TASK TO COMPLETE.
Locate each line in the entries below that contains the word "building", and copy those lines.

MATERIAL TO PROCESS.
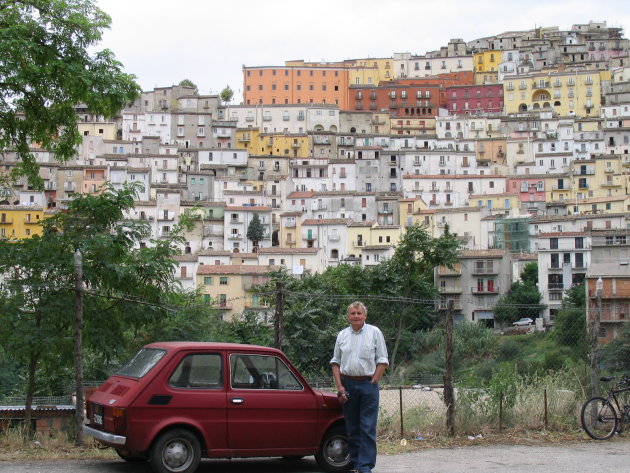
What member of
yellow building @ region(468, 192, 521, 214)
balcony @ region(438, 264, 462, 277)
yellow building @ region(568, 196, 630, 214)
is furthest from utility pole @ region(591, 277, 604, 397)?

OUTPUT FOR THIS TASK.
yellow building @ region(468, 192, 521, 214)
yellow building @ region(568, 196, 630, 214)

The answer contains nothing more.